Skip to content

Tenant Resolution

Before any business logic runs, every request to a tenant worker (apps/server or apps/auth) has to turn request.host into an organizationId. This is the critical path — every single API call goes through it, so two things matter at once:

  • Get it slow and you’ve taxed every endpoint in the system.
  • Get it wrong and you leak one tenant’s data to another.

The shape of the solution is three small pieces: a pure classifier, a thin middleware, and a two-tier cache.

There are three valid host patterns, plus a hard rejection for everything else. Knowing which bucket a host falls into is the first decision the system makes.

PatternExampleWhere the org lives
Default subdomainacme.app.example.comorganization.slug = "acme"
Tenant custom domainapp.acme.comtenant_custom_hostnames.hostname (status active)
Apex (marketing)app.example.comNo tenant — serves the marketing / find-your-team page
Admin hostadmin.example.comA different worker entirely; tenantMiddleware rejects it with 404

Slugs are constrained at org-creation time: a reserved-slug list, a Punycode (xn--) reject, and the regex ^[a-z0-9](?:[a-z0-9-]{1,61}[a-z0-9])?$. That keeps the subdomain space clean and predictable, which matters because the classifier below trusts it.

The classification logic lives in a single pure function, parseHostname, in packages/shared/src/tenant.ts (or @repo/tenancy after the Phase C consolidation — see Deep Modules). Keeping it pure means it’s trivially testable and has no I/O on the hot path.

packages/shared/src/tenant.ts
export const WILDCARD_SUFFIX = ".app.example.com"; // env-configurable
export const ADMIN_HOST = "admin.example.com";
export function parseHostname(host: string, suffix: string, adminHost: string):
| { kind: "subdomain"; slug: string }
| { kind: "apex" }
| { kind: "custom"; hostname: string }
| { kind: "admin" }
| { kind: "invalid" } {
const normalized = host.toLowerCase().normalize("NFC").replace(/\.$/, "");
if (!/^[a-z0-9.-]+$/.test(normalized)) return { kind: "invalid" };
if (normalized.includes("*") || normalized.includes(" ")) return { kind: "invalid" };
if (normalized === adminHost) return { kind: "admin" };
if (normalized === suffix.slice(1)) return { kind: "apex" };
if (normalized.endsWith(suffix)) {
const slug = normalized.slice(0, -suffix.length);
return slug.includes(".") ? { kind: "invalid" } : { kind: "subdomain", slug };
}
return { kind: "custom", hostname: normalized };
}

The order of these checks is load-bearing. The admin host is matched first, before any wildcard or custom-host classification — otherwise admin.example.com would fall through to a custom tenant lookup and leak a 404 timing oracle for “is this an admin host?” queries. The apex case is matched next, then the wildcard suffix, and only then does anything unrecognized become a custom hostname to look up in the database.

The middleware is deliberately thin: classify the host, short-circuit the cases that need no database, and otherwise resolve through the cache. It sets tenant on the request context for everything downstream to read.

################

**TASK REQUIREMENTS**
A - In the tenant resolution page, answer each question below, one per line, marked (i), (ii), (iii):
(i) In which file does the function parseHostname live?
(ii) What status must an entry in tenant_custom_hostnames.hostname have for a tenant custom domain?
(iii) Which host does parseHostname match first, before any wildcard or custom-host classification?
B - What are all the values of kind that parseHostname can return in the tenant resolution page?
C - Reproduce the stretch of the tenant resolution page from "PatternExampleWhere the org" through "below trusts it.".

################

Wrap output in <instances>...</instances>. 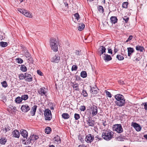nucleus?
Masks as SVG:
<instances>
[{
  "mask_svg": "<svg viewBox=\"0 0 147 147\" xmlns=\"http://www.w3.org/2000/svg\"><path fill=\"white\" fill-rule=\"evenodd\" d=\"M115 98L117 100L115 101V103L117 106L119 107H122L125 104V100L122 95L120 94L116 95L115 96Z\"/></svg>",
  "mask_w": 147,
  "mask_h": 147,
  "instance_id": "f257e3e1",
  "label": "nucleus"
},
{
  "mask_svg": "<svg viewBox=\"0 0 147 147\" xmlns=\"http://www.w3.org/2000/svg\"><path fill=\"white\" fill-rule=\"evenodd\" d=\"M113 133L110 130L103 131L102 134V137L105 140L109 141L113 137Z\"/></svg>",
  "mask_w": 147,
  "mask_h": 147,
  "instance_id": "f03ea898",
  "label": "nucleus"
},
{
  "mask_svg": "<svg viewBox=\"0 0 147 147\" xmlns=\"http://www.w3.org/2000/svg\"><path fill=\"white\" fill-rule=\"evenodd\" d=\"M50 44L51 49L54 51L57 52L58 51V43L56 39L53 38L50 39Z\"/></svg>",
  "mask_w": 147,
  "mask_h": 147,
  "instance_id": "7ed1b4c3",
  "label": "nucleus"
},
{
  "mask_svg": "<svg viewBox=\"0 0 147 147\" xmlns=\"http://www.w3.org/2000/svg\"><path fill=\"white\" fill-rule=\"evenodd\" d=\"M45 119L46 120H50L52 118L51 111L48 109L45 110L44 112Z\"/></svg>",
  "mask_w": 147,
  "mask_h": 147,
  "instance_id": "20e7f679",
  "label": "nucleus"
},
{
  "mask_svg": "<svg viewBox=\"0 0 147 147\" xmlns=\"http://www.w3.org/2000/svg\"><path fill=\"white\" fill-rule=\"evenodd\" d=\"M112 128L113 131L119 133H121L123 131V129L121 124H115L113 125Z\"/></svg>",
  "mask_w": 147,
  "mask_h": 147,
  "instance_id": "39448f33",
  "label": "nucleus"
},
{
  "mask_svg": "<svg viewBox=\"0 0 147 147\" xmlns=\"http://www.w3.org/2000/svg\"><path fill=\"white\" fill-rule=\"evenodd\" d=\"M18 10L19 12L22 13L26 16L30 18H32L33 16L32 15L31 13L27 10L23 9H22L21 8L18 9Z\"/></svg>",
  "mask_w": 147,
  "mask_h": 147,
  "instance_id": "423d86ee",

################

**RESPONSES FOR EACH TASK**
A -
(i) packages/shared/src/tenant.ts
(ii) active
(iii) The admin host

B - subdomain, apex, custom, admin, invalid

C -
PatternExampleWhere the org lives
Default subdomainacme.app.example.comorganization.slug = "acme"
Tenant custom domainapp.acme.comtenant_custom_hostnames.hostname (status active)
Apex (marketing)app.example.comNo tenant — serves the marketing / find-your-team page
Admin hostadmin.example.comA different worker entirely; tenantMiddleware rejects it with 404

Slugs are constrained at org-creation time: a reserved-slug list, a Punycode (xn--) reject, and the regex ^[a-z0-9](?:[a-z0-9-]{1,61}[a-z0-9])?$. That keeps the subdomain space clean and predictable, which matters because the classifier below trusts it.